For independent and private car-makers with indigenous local brands, moving into the export market has been an inevitable trend, especially when demand in the domestic market declines. Compared with joint venture multinationals in China, these upcoming local carmakers are at a disadvantage in product branding, technology, R&D, sales and distribution. Moreover, none of the independent players has enjoyed preferential policy treatment from the central government. Despite their clear low-cost advantage, many of them suffer in domestic sales, especially economy car models, because of regional pro-tectionist restrictions.

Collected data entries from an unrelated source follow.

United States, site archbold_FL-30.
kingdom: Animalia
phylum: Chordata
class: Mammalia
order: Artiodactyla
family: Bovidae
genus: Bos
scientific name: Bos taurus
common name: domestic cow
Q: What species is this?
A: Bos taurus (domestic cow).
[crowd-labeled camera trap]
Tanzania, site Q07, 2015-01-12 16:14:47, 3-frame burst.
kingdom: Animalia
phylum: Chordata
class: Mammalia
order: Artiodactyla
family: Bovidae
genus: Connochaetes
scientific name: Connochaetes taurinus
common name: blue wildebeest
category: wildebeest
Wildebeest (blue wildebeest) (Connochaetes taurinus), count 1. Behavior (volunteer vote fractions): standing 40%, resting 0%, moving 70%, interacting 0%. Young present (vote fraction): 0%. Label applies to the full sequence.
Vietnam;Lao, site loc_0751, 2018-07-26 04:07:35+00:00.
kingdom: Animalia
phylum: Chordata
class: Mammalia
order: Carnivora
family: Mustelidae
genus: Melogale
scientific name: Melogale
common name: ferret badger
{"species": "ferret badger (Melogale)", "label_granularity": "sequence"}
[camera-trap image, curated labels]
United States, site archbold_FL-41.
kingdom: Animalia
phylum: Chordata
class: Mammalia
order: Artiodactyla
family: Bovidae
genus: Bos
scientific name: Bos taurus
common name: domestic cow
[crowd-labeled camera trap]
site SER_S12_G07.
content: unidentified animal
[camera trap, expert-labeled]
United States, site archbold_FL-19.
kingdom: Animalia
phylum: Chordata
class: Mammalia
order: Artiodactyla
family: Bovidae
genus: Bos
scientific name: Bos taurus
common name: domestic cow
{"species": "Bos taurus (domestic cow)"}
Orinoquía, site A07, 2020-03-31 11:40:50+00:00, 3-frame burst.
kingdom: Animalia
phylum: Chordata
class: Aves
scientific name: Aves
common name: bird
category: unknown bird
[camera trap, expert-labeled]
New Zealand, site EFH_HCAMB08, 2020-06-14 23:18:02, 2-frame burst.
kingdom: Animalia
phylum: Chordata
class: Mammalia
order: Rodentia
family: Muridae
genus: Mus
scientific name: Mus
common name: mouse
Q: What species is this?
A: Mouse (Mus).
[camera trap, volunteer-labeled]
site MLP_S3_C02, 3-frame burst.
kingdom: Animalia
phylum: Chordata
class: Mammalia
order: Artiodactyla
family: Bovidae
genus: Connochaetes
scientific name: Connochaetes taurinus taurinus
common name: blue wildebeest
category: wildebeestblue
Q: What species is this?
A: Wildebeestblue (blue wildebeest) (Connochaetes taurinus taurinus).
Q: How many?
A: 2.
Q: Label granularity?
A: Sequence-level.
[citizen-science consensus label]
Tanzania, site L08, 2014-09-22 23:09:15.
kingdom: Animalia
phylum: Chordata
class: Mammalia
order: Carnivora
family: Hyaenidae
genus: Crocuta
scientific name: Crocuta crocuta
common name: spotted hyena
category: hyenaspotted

Tapping the international market therefore becomes a necessity for these local brands to survive and expand. Almost immediately they have discovered that export not only helps them expand sales, but also gives them a much better margin of profit because of both a premium price offered by overseas buyers and the benefi t of VAT refund. In addition
to increased sales and profi t, it will also be good exercise for them to build up their brand, improve product quality control, sales, distribution and aftersales service in an international
environment.


More importantly, the efforts of independent carmakers to export have at least caught the attention of one branch of the central government in China, the Ministry of Commerce, whose mission is to promote Chinese export. According to Vice Minister Wei Jianguo, the Ministry will select 100 or so automobile manufacturers and suppliers with independent property rights to develop into state-level export bases. By offering financing and export credit, the Ministry’s goal is for China to take up 10 percent of the world’s market in automotive sales within the next 10 years.


Multinational joint venture carmakers should be aware that their future in China might also hinge on how they move as far as exporting
their China-made vehicles is concerned.